• TASK ITEM
Using the virus guide below, list every party it names as able to carry out some of the most effective measures without government intervention.
[DOCUMENT SEGMENT Boundary: Start]
Updated: 1 month ago
As the situation continues to unfold, we are seeing a deluge of information across the internet — with much of the good and practical content being drowned out in the noise. At the same time, many people seem to not understand the gravity of the situation, whether that’s due to a lack of information or not having seen the math presented clearly.
We aren’t scientists ourselves (well, Travis is), but the blog gets more annual traffic than the world’s busiest airport, and we want to help everyone be as safe and informed as possible. So here’s what we know so far, and we’ll continue updating this guide with resources and details from reputable and evidence-based sources.
We’ll have a separate page with the impacts to travel and various policies, but having info about the virus itself in one place is helpful in not having to rehash all the health info each time we post something related.
The most important takeaway we have right now is that you should not wait for your local government to provide direction or information. Bureaucracies are slow to respond in general, the U.S. Federal government seems to be seizing every opportunity to make things worse, and some of the most effective measures right now can be executed by individuals, businesses, and communities, without government intervention.
[DOCUMENT SEGMENT Boundary: End]
[EXTRACTED DATA Boundary: Start]
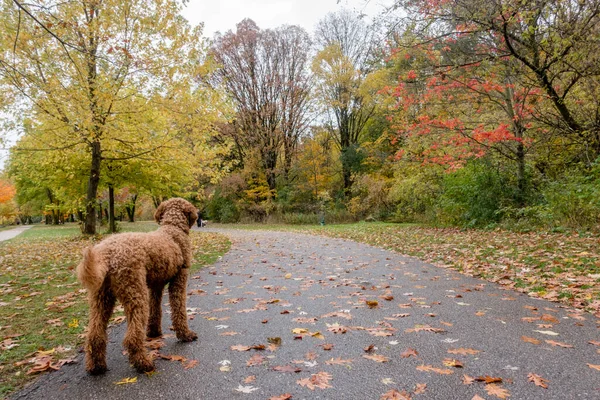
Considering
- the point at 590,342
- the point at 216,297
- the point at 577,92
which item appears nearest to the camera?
the point at 590,342

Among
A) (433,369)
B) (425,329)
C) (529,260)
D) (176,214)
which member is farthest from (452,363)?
(529,260)

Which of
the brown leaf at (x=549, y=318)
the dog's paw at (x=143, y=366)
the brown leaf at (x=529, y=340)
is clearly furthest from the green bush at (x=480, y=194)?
the dog's paw at (x=143, y=366)

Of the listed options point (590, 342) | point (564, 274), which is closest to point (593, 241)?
point (564, 274)

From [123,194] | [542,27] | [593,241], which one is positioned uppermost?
[542,27]

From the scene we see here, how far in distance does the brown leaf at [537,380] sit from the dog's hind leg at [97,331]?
3.44 metres

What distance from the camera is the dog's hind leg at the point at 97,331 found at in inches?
110

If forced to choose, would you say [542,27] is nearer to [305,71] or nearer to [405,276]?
[405,276]

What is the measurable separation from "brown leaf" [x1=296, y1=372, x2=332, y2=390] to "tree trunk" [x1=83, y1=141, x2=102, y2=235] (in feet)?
42.4

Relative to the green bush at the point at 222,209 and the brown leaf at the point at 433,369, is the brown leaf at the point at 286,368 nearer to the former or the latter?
the brown leaf at the point at 433,369

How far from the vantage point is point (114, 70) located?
10078 millimetres

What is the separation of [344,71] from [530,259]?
21.3 m

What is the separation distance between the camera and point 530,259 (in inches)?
267

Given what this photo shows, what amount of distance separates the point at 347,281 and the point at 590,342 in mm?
3471

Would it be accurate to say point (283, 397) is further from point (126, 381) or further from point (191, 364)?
point (126, 381)
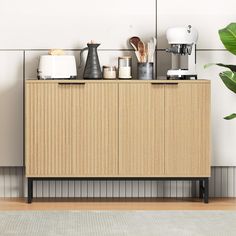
[EXTRACTED DATA Boundary: End]
• OUTPUT FOR THIS EXERCISE
Individuals, businesses, and communities.